▶ **Required tasks**
[A] Answer these questions from the text on adjacent angles, one answer per line:
(i) In the first example, which point is the common vertex of ∠a and ∠b?
(ii) In the last example, what keeps ∠1 and ∠2 from being adjacent?
(iii) What does the word "adjacent" mean?
[B] Reproduce the passage of the text on adjacent angles starting with "In geometry, two" and going on through "have a common side.".
━━━━━ Text to read ━━━━━
# Adjacent Angles

**Definition:**

In geometry, two angles are **adjacent **if they have a common side and a common vertex. In other words, adjacent angles are directly next to each other and do not overlap.

**Adjacent Angles Sample Questions**

**Adjacent Angles Examples:**

In our first example, ∠a is adjacent to ∠b. They share a common vertex, which is the corner point A. They also share a common side, line AD. ∠a and ∠b are adjoined by line AD, but they do not overlap.

In our second example, we see ∠1, ∠2, and ∠3. We see that ∠1 and ∠2 are adjacent because they have a common vertex and a common side. We see the same thing with ∠2 and ∠3, which also share a vertex and one side. Let’s consider ∠1 and ∠3. Although they share a vertex, they are not adjacent because they do not have a common side.

In our last example, we see two angles, ∠1 and ∠2. Both angles share one side, line BC. However, these angles are not adjacent because they do not share a vertex.

**What are adjacent angles?**

Based on our definition and the above examples, we can conclude that all pairs of adjacent angles share two properties: (1) a common vertex and (2) a common side. If they are missing one of these components, then they are not adjacent. We can classify pairs of angles as adjacent or not adjacent by looking for these two properties.

There are many special relationships between pairs of angles. Identifying adjacent angles will help you recognize other angle relationships, such as supplementary and complementary angles.

There are many classifications for types of angles and the different relationships that angles have with each other. One such relationship is adjacency.

The word “adjacent” means “next to,” so it makes sense that two angles are considered **adjacent** if they are next to each other!
━━━━━ Provided records ━━━━━
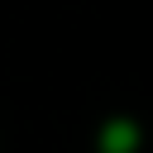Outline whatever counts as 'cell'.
Here are the masks:
<instances>
[{
	"mask_svg": "<svg viewBox=\"0 0 153 153\" xmlns=\"http://www.w3.org/2000/svg\"><path fill=\"white\" fill-rule=\"evenodd\" d=\"M139 143V129L129 124V120H115V124H105V139H100V148L105 153H129Z\"/></svg>",
	"mask_w": 153,
	"mask_h": 153,
	"instance_id": "1",
	"label": "cell"
}]
</instances>
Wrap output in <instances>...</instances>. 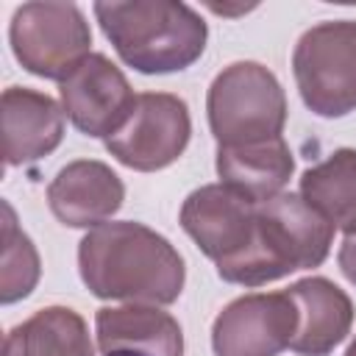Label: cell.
━━━━━
▶ **Exercise results**
[A]
(i) The corner point A.
(ii) They do not share a vertex.
(iii) "Next to."

[B]
In geometry, two angles are **adjacent **if they have a common side and a common vertex. In other words, adjacent angles are directly next to each other and do not overlap.

**Adjacent Angles Sample Questions**

**Adjacent Angles Examples:**

In our first example, ∠a is adjacent to ∠b. They share a common vertex, which is the corner point A. They also share a common side, line AD. ∠a and ∠b are adjoined by line AD, but they do not overlap.

In our second example, we see ∠1, ∠2, and ∠3. We see that ∠1 and ∠2 are adjacent because they have a common vertex and a common side. We see the same thing with ∠2 and ∠3, which also share a vertex and one side. Let’s consider ∠1 and ∠3. Although they share a vertex, they are not adjacent because they do not have a common side.